Türkiye Birleşmiş Milletler Anlaşması'nın 51'inci maddesinin kendisine verdiği meşru müdafaa hakkı çerçevesinde Suriye'ye yönelik askerî operasyonlar yürüttüğü esnada bir SİHA'mız Amerika Birleşik Devletleri tarafından düşürülmüştür. ABD tarafı, Türkiye'ye ait olan SİHA'nın kendi üslerine yaklaştığı bahanesiyle harekete geçtiğini ifade etmektedir. Burada konuşulması gereken asıl mesele SİHA'mızın ABD askerî üslerine değil, ABD üslerinin terör örgütlerine olan yakınlığıdır. Burada konuşulması gereken, SİHA'mızı düşüren ABD savaş uçağının nereden havalandığıdır. Kamuoyunda yer alan iddialara göre bu uçak Türk SİHA'sını düşürmek üzere İncirlik Üssü'nden yani Türkiye'den havalanmıştır. Buradan Hükûmete çağrıda bulunuyoruz: Çıkın ve bu iddiaya cevap verin. Bu iddia susarak ve sessiz kalarak geçiştirebileceğiniz bir husus değildir. Kürsülerde ve miting meydanlarında esip gürleyen iktidar sahipleri mesele ABD oldu mu nedense hesap sormak yerine yalnızca naif sorular yöneltmekle yetiniyorlar. Hükûmet artık soru sormayı bir tarafa bırakıp bu önemli meselelerde hesap sormalıdır. Düşürülen SİHA'mızın, parasını ödediğimiz hâlde gasbedilen F-35'lerimizin ve güney sınırımızda ABD eliyle beslenen 100 bin kişilik terör ordusunun hesabını sorma vakti gelmiştir.

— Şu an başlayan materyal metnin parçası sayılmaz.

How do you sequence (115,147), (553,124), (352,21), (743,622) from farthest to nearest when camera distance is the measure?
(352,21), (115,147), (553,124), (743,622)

Değerli milletvekilleri, dönemin Başbakanı Sayın Erdoğan Suriye iç savaşının henüz başında 6 Ağustos 2011 tarihinde "Suriye meselesi bizim iç meselemizdir." diyerek Suriye krizini içselleştirmiş ve Türkiye'yi savaşın doğrudan tarafı hâline getirmiştir. İç savaşın başlangıcında öngörüden yoksun politikalarla "Şam'da cuma namazı kılacağız." diyen Erdoğan ve Hükûmeti 2013 yılına gelindiğinde Türkiye'yi eşi benzeri görülmeyen güvenlik risklerine ve yakın insanlık tarihinin gördüğü en büyük kitlesel göç dalgasına maruz bırakmış ve Türkiye AK PARTİ'nin açık sınır politikasıyla birlikte 2015 yılından itibaren dünyada en fazla sığınmacı barındıran ülke konumuna gelmiştir. Adalet ve Kalkınma Partisi Hükûmetinin bugün ısrarla devam eden yanlış dış politikası Suriye'de karşı karşıya olduğumuz sorunların birincil sebebidir. AK PARTİ'nin yanlış ve öngörüsüz Suriye politikası sonucunda, bir: Türkiye dünyada en fazla sığınmacı barındıran ülke konumuna geldi ve bugün Türk millî kimliği varoluşsal bir demokratik tehditle karşı karşıya. İki, güneyde Amerika Birleşik Devletleri ve Rusya gibi devletlerle komşu hâline geldik. Üç, emperyalist güçler bugün Suriye'nin kuzeyinde 100 bin kişilik bir terör ordusu besliyor. Dört, Suriye'nin kuzeyinde bir terör devletinin demografik altyapısı göz göre göre inşa ediliyor. Ve beş, bütün bu millî güvenlik risklerinin ötesinde Türkiye sığınmacılara 100 milyar dolardan fazla para harcıyor.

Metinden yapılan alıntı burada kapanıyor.